Egyptian politician (1938–2023)

George Isaac (جورج إسحق; 1938 – 9 June 2023) was an Egyptian politician and activist. During the later part of Hosni Mubarak's presidency, he co-founded the grassroots Kefaya opposition movement.

Following the 2011 Egyptian Revolution that toppled Mubarak, Issac became a member of the Constitution Party and a critic of President Mohamed Morsi, elected in 2012. He was a member of the Coptic Catholic Church.

==Early years==
Born and raised in Port Said, Isaac graduated from Cairo University with a BA in history and began his career as a history teacher, headmaster and later as a consultant. Politically active at a young age, he joined the Fedayeen to oppose the British occupation of Egypt and resisted the invasion of Egypt during the Suez Crisis. He was a member of Egypt's Constitution Party.

==Political activism==
Isaac was a founding member and first general coordinator of the Kefaya opposition group, the movement organised the first protest against Mubarak rule. Isaac was later a member of the National Association for Change, a grassroots coalition which prior to the 2011 revolution drew its support from across Egypt’s political spectrum. It was a platform for protest against Hosni Mubarak’s presidency; political corruption, and stagnation; "the blurring of the lines between power and wealth; and human rights."
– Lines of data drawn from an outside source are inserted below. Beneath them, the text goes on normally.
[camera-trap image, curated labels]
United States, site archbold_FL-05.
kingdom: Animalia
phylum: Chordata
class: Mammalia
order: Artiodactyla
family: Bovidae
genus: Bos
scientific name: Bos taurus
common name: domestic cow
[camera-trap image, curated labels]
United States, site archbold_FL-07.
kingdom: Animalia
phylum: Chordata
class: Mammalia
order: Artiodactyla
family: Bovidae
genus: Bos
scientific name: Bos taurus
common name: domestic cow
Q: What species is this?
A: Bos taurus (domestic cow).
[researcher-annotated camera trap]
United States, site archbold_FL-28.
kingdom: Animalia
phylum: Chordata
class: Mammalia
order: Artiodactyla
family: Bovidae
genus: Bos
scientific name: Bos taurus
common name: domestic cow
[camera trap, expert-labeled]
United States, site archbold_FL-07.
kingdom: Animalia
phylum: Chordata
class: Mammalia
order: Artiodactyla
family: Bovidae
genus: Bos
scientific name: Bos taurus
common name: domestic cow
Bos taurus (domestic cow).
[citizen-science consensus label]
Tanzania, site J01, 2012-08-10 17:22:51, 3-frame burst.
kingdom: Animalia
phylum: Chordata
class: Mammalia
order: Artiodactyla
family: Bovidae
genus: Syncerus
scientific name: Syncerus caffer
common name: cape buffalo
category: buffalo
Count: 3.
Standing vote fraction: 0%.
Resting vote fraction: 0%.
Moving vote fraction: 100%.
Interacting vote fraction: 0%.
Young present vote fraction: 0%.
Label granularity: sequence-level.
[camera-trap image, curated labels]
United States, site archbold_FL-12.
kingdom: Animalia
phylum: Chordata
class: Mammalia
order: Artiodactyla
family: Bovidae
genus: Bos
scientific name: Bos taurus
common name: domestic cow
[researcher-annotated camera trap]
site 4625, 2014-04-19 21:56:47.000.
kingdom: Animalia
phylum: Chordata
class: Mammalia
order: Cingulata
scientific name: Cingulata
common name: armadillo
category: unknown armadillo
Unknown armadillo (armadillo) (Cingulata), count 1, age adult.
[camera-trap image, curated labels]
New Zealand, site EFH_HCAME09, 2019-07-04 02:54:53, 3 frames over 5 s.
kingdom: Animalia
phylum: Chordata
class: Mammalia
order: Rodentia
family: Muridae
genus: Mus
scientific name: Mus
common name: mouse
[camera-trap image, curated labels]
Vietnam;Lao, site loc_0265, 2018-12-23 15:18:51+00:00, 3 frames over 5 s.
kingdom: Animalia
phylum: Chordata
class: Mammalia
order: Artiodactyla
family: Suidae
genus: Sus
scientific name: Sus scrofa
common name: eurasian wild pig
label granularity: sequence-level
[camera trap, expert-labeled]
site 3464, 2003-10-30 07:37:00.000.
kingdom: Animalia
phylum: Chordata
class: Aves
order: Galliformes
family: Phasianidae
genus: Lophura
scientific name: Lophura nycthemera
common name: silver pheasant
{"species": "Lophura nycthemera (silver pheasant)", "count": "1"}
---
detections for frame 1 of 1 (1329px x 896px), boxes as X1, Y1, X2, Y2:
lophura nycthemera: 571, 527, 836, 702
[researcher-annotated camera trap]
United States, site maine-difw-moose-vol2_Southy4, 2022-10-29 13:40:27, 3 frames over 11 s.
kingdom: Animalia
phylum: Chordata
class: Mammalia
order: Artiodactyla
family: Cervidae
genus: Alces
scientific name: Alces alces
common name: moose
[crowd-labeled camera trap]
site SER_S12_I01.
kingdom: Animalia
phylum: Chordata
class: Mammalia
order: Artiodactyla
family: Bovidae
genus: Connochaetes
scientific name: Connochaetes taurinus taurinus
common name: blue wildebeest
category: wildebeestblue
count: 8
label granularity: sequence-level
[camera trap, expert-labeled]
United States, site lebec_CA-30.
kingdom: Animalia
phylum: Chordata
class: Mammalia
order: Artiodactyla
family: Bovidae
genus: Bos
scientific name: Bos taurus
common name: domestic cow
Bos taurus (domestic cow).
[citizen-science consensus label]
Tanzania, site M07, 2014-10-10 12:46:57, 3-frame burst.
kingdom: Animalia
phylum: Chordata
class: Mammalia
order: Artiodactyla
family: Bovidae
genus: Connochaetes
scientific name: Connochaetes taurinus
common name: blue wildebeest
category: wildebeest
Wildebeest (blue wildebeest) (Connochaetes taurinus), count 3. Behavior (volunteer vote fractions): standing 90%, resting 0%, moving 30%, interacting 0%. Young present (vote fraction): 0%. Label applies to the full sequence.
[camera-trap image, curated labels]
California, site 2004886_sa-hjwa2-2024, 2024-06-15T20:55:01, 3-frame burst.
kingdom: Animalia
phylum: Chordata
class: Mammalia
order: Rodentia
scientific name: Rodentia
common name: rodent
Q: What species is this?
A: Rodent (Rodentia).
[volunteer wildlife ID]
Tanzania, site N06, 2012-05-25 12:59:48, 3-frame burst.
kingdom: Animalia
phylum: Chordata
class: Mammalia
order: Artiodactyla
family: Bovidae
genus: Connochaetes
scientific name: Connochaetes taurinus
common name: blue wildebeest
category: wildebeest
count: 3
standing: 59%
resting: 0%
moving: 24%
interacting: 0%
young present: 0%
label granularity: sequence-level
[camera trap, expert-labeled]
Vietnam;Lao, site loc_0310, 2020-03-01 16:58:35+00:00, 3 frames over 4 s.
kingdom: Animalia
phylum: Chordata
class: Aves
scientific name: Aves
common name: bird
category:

During the 2012 Egyptian protests, Isaac urged President Mohamed Morsi to withdraw his constitutional declaration. On 8 December, after Morsi sought to address some of the protesters' demands, Isaac said that Morsi’s new declaration "does not answer people’s demands", and the work would continue.

Isaac was a member of the National Council for Human Rights.

== Death ==
George Isaac died on 9 June 2023, at the age of 85. Samir Elish, the leader of the Civil Democratic Movement, said: "May God have mercy on our brother George Ishak and forgive him and enter him into his spacious heavens. Our heartfelt condolences to all friends and acquaintances for the loss of a patriotic man and comrade of struggle."